[TASKS AND EXERCISES]
[1] Retype everything in the review from "Somapala Wijesundara who" down to "of art compositions.", without a single change.
[2] Using the review, answer each question on its own line:
(a) Which body published the book?
(b) About how many artists does the book cover?
(c) In what post did Somapala Wijesundara start his career?

[EXCERPT TO READ]
◆ ◆ ◆
Sri Lankave Nuthana Sittaru is a well-timed and relevant survey of outstanding artists displaying their own styles and talents in a kaleidoscope of figures and objects offering a wide range of contemporary local art, rarely brought into the reader’s spectrum, not only to entertain but also to reveal the hidden history of our accumulated artistic heritage.

Sri Lankave Nuthana Sittaru
Author: Somapala Wijesundara
Publisher: Dept. of Cultural Affairs
Price: Rs. 600

As the book covers a wide and appropriate assemblage of nearly 150 artists whose works and output are pooled together, the task of a reviewer seems to be onerous as he has to keep in mind the presenter’s aim of conveying the overall quality and aesthetic appeal on judging the mix of images unlike critically examining a novel or narrative based on a running theme ending in a finale or the plot of a drama.

Somapala Wijesundara who commenced his career as a Deputy Director of Art in schools, made maximum use of his travels and experience in foreign lands working along with eminent directors of the Education Ministry. His study in foreign institutes of art where art and sculpture had been included in the curriculum of schools to enrich the appreciation of art to give the students a comprehensive training in art and also appreciation of training in the early stages of education in several schools for disabled children and youth centres in Eastern European cultural centres is mentioned specially. He had visited the special art institutes in Russia and gained valuable knowledge and application of training in art for development of youth and their skills in improving ability in art-based studies and exhibition of art compositions.
◆ ◆ ◆
[LISTED ENTRIES]
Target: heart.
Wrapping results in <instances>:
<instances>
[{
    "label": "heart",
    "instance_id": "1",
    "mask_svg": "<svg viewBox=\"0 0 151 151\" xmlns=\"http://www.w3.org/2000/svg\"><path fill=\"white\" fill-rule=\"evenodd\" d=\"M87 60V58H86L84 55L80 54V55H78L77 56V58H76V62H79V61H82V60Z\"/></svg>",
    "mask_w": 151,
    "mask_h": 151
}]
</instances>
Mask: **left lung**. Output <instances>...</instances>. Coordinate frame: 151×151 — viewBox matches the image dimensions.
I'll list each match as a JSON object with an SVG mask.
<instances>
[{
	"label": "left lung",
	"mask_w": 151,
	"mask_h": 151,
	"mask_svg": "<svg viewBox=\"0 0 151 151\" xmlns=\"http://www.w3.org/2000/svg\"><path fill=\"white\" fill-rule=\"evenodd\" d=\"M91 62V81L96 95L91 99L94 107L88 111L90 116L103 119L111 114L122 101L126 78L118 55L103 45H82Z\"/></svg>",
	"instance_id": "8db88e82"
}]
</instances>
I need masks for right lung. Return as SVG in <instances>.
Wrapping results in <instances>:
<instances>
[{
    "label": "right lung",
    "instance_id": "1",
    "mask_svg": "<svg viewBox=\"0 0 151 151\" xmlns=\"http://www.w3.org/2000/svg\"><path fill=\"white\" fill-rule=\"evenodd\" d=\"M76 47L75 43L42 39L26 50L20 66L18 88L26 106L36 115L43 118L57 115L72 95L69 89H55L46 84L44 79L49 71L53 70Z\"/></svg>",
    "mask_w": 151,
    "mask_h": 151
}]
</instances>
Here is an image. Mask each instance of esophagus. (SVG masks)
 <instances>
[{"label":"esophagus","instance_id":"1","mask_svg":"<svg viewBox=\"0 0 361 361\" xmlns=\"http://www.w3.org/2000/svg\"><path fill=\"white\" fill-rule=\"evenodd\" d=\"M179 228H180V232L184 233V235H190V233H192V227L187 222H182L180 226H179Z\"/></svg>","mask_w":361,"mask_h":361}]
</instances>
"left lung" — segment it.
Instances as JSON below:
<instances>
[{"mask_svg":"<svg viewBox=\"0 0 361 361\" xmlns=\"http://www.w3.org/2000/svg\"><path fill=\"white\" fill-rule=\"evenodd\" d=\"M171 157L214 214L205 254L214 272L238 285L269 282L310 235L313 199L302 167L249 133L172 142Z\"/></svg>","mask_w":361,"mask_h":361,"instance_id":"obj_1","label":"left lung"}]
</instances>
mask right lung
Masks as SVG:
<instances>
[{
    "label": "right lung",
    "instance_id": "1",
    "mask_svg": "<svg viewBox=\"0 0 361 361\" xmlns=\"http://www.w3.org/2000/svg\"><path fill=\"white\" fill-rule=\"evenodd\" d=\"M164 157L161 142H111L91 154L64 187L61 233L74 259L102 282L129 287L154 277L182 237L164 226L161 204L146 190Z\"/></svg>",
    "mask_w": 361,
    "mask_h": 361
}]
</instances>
◆ ◆ ◆
[SOLUTIONS TO EACH TASK]
[1]
Somapala Wijesundara who commenced his career as a Deputy Director of Art in schools, made maximum use of his travels and experience in foreign lands working along with eminent directors of the Education Ministry. His study in foreign institutes of art where art and sculpture had been included in the curriculum of schools to enrich the appreciation of art to give the students a comprehensive training in art and also appreciation of training in the early stages of education in several schools for disabled children and youth centres in Eastern European cultural centres is mentioned specially. He had visited the special art institutes in Russia and gained valuable knowledge and application of training in art for development of youth and their skills in improving ability in art-based studies and exhibition of art compositions.

[2]
(a) Dept. of Cultural Affairs
(b) Nearly 150
(c) Deputy Director of Art in schools